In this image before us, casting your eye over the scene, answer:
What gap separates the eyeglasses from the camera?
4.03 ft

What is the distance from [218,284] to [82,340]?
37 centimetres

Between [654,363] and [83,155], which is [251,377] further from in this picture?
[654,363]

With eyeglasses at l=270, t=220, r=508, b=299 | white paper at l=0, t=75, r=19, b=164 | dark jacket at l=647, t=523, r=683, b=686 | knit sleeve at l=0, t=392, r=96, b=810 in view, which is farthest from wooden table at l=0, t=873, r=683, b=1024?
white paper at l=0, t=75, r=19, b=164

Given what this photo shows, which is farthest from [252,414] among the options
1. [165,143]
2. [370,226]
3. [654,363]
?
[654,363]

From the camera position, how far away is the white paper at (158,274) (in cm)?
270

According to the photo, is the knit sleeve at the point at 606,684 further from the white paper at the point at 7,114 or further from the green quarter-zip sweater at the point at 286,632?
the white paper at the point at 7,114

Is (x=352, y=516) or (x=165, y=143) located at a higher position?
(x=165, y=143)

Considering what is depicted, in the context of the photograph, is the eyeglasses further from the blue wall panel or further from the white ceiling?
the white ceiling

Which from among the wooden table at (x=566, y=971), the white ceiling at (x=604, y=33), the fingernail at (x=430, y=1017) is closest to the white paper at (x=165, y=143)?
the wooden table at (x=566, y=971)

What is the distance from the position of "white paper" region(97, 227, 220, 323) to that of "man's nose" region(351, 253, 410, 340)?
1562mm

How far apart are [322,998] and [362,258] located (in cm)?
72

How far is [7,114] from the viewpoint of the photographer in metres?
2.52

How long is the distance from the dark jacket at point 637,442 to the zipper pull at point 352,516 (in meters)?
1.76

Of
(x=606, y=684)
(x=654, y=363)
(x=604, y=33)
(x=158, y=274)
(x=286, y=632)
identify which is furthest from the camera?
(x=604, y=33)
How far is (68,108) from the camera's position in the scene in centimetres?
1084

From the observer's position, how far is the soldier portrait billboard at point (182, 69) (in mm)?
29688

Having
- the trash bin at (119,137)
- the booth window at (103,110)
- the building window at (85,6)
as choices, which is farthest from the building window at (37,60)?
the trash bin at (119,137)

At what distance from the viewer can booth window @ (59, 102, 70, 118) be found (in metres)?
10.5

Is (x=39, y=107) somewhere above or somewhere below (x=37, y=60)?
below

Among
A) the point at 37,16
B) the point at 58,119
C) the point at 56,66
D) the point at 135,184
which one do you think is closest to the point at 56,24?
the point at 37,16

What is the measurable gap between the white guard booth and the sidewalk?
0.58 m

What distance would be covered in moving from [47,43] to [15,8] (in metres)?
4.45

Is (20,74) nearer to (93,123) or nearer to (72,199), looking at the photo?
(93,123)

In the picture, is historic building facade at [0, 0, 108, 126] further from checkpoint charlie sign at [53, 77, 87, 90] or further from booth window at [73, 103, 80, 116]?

§

> [Short task]
Restate all of the entries exactly, please.

> [Problem solution]
In this image before us, casting your eye over the scene, answer:
What gap separates the eyeglasses from the camera?
4.03 ft

What is the distance from [218,284] to [82,340]?
37 centimetres

Between [654,363] and [83,155], which is [251,377] further from in this picture?
[654,363]

With eyeglasses at l=270, t=220, r=508, b=299 | white paper at l=0, t=75, r=19, b=164 | dark jacket at l=647, t=523, r=683, b=686 | knit sleeve at l=0, t=392, r=96, b=810 in view, which is farthest from wooden table at l=0, t=873, r=683, b=1024?
white paper at l=0, t=75, r=19, b=164

Given what this photo shows, which is farthest from [252,414] among the options
1. [165,143]
2. [370,226]
3. [654,363]
?
[654,363]

From the camera position, how far away is the white paper at (158,274) (in cm)?
270

According to the photo, is the knit sleeve at the point at 606,684 further from the white paper at the point at 7,114 or further from the green quarter-zip sweater at the point at 286,632?
the white paper at the point at 7,114

Is (x=352, y=516) or (x=165, y=143) located at a higher position?
(x=165, y=143)

Considering what is depicted, in the context of the photograph, is the eyeglasses further from the blue wall panel or further from the white ceiling?
the white ceiling

Which from among the wooden table at (x=566, y=971), the white ceiling at (x=604, y=33), the fingernail at (x=430, y=1017) is closest to the white paper at (x=165, y=143)?
the wooden table at (x=566, y=971)

What is the distance from the position of "white paper" region(97, 227, 220, 323) to that of "man's nose" region(351, 253, 410, 340)?
1562mm

How far apart are [322,998] and [362,258] located (in cm)?
72

How far is [7,114] from the viewpoint of the photographer in metres?
2.52

How long is the distance from the dark jacket at point 637,442 to the zipper pull at point 352,516 (in meters)?
1.76

Of
(x=606, y=684)
(x=654, y=363)
(x=604, y=33)
(x=158, y=274)
(x=286, y=632)
identify which is furthest from the camera?
(x=604, y=33)
How far is (68,108) from the camera's position in the scene in centimetres?
1084

From the observer's position, how far is the soldier portrait billboard at point (182, 69) (in mm)?
29688

Having
- the trash bin at (119,137)
- the booth window at (103,110)
- the building window at (85,6)
as choices, which is farthest from the building window at (37,60)?
the trash bin at (119,137)

At what distance from the viewer can booth window @ (59, 102, 70, 118) be found (in metres)?
10.5

Is (x=39, y=107) somewhere above or somewhere below (x=37, y=60)?
below

Among
A) the point at 37,16
B) the point at 58,119
C) the point at 56,66
D) the point at 135,184
which one do you think is closest to the point at 56,24?
the point at 37,16

What is the measurable gap between the white guard booth and the sidewalk?
0.58 m

What distance would be covered in moving from [47,43] to [15,8] (in metres)?
4.45

Is (20,74) nearer to (93,123) or nearer to (72,199), looking at the photo?
(93,123)

In the picture, is historic building facade at [0, 0, 108, 126] further from checkpoint charlie sign at [53, 77, 87, 90] or further from booth window at [73, 103, 80, 116]?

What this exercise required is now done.